From: judy — Oct 20, 2011

“Who are these people who want everything for nothing, and feel they should share in other peoples risk/reward.” Man, where did THAT come from? “If I have seen further it is only by standing on the shoulders of giants” ~ Sir Isaac Newton 1643-1727. None of us have done it all on our own. We all get help, one way or another.

  Ferriss DEAL not ideal by Bruce Barlow, Swanzery, NJ, USA   With all due respect, Tim Ferriss is talking to a vastly different audience who, secretly, profoundly dislike what they do every day, while thinking that the only reward — and the only scorecard — is the size of the salary or the value of the stock options. They may dream of being artists, or musicians, or hitch-hiking through Europe, but feel that they are trapped. It’s life defined by economics, and we can see how well that’s working. Ferriss is trying to break the link between time spent and an economic yardstick, but he hasn’t quite become explicitly conscious of that in a deep way. “DEAL” isn’t a bad start, but he needs some genuine Zen to inform it. Or something that more directly addresses our spirit. When he does, he’ll realize that not all of DEAL applies to his passions — the things he really cares about that take up his time beyond 4 hours a week — and what does apply will allow him to accomplish more than he thought possible. Not bad. I can learn from that. I did 100-hour workweeks on an assignment in Germany where I knew practically no one, and didn’t speak the language, and which was really hard. DEAL wasn’t an option. Since humans rarely remember pain, I have to remind myself what a horrible experience it was, because memory, thankfully, doesn’t serve. Jeanne Thieme and Gill Truslow, two fine artists and wonderful people, sent me to your Twice-Weekly Letter. We usually pass around emails discussing it, and how it affects our art and, in my case at least, how I teach photography. You always make us think deeply. I can’t imagine a higher compliment.    

Archived Comments

Enjoy the past comments below for The 4-Hour Workweek

From: Carole Mayne — Oct 13, 2011

I’m guessing you’ll be getting about 20, 347 requests for that guys name who has millions to spend! But, really, folks, ”Luck is the residue of hard work!” and Robert, you have put in the time! Congratulations!
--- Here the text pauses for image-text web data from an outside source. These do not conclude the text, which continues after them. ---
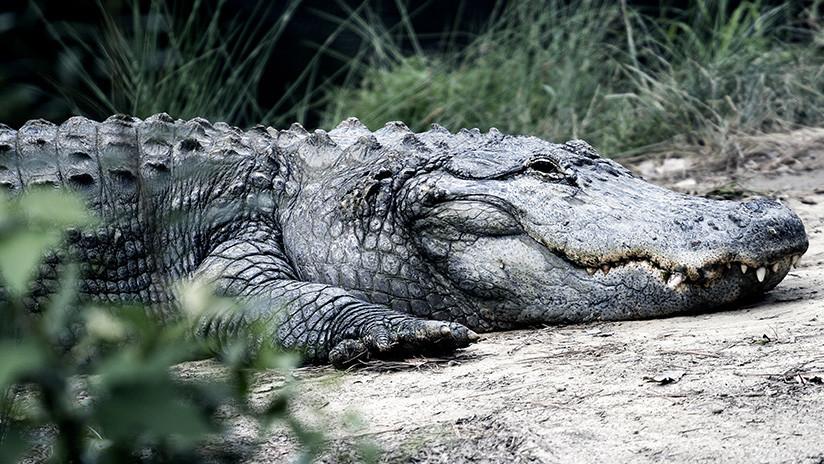 VIDEO: Un cocodrilo causa sensación al devorar un gran pez en una playa de Australia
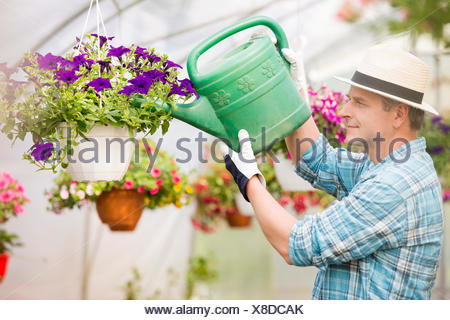 Vue latérale du middle-aged man watering plants in greenhouse fleurs Banque D'Images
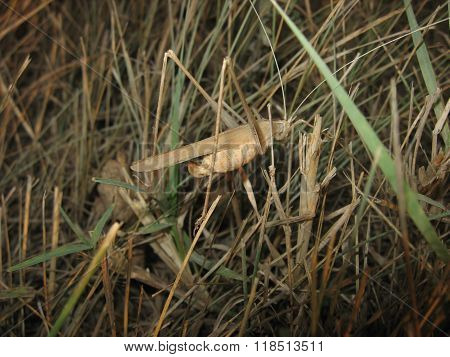 Grasshopper In A Native Habitat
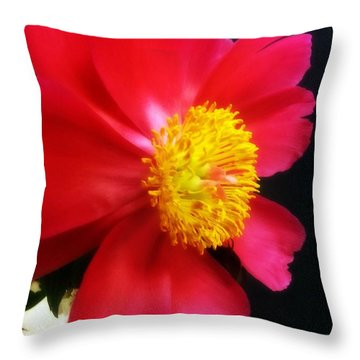 Peony Throw Pillow by Heather L Wright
From: daniela — Oct 13, 2011

Good for you, Robert for making such a good sale. But, other than that, well, silly me, here I was thinking life was all about something deeper than outsourcing grunt work to a VA (Virtual Assistant) in India or someplace who gets paid nix, sells his daughters because he can’t afford a dowry…etc…etc.

From: Susan Holland — Oct 14, 2011

Kudos for the good sale… but you are making my muse envious. She’ll quiet down, I guess, and we can get back to work doing our due diligence. Congratulations, Robert.

From: austere — Oct 14, 2011

Congratulations. We have a saying in my part of the world– when the Goddess of Wealth comes to bless you, don’t go to wash your face. On behalf of the grunt workers association we’re raising our prices twenty fold. Effective immediately. :)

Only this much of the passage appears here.